● Textauszug:

◇ ◇ ◇ ◇

»Früher sind bei Waldarbeiten viele Unglücke passiert, wie einige der hiesigen alten Bildstöcke und Wegkreuze bezeugen«, weiß Nordrachs Revierförster Josef Nolle. Und ist als Führungskraft von 35 Forstwirten gottfroh, dass Waldunfälle heutzutage sowohl seltener geschehen als auch glimpflicher verlaufen: »Dies ist auch begründet in den laufenden Fortbildungen der Forstwirte, wie dem Arbeitssicherheitstag der Waldservice Ortenau«.




Und dennoch: Vor wenigen Monaten erst ist einer der besagten Waldarbeiter zwischen zwei gegeneinander rollende Baumstämme geraten und mit dem Fuß nicht mehr rechtzeitig herausgekommen. Nicht ganz jedenfalls: Die zusammenprallenden Stämme erwischten den Mann an der Ferse, bester Ausbildung zum Trotz.
Verletzte Bänder und Stauchungen sind schlimm genug. Ohne professionell verstärktes Sicherheitsschuhwerk jedoch wären die Folgen ungleich übler ausgefallen. Sicherheit? Was heutzutage gerade in diesem Beruf besonders großgeschrieben wird, war noch vor nicht allzu vielen Jahrzehnten ein Fremdwort. Sicherheitskleidung inklusive Helm und Handschuh – das lag in weiter Ferne.

◇ ◇ ◇ ◇

● Zu erstellen: Wie lautet im Textauszug über die Sicherheit bei der Waldarbeit die Passage von „Und dennoch: Vor“ bis „Ausbildung zum Trotz.“? Gib sie Wort für Wort wieder.

● Zeilen des Datensatzes:
◇ ◇ ◇ ◇

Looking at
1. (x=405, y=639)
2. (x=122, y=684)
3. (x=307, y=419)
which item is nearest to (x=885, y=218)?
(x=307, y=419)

◇ ◇ ◇ ◇

● Gelöste Aufgabe:
Und dennoch: Vor wenigen Monaten erst ist einer der besagten Waldarbeiter zwischen zwei gegeneinander rollende Baumstämme geraten und mit dem Fuß nicht mehr rechtzeitig herausgekommen. Nicht ganz jedenfalls: Die zusammenprallenden Stämme erwischten den Mann an der Ferse, bester Ausbildung zum Trotz.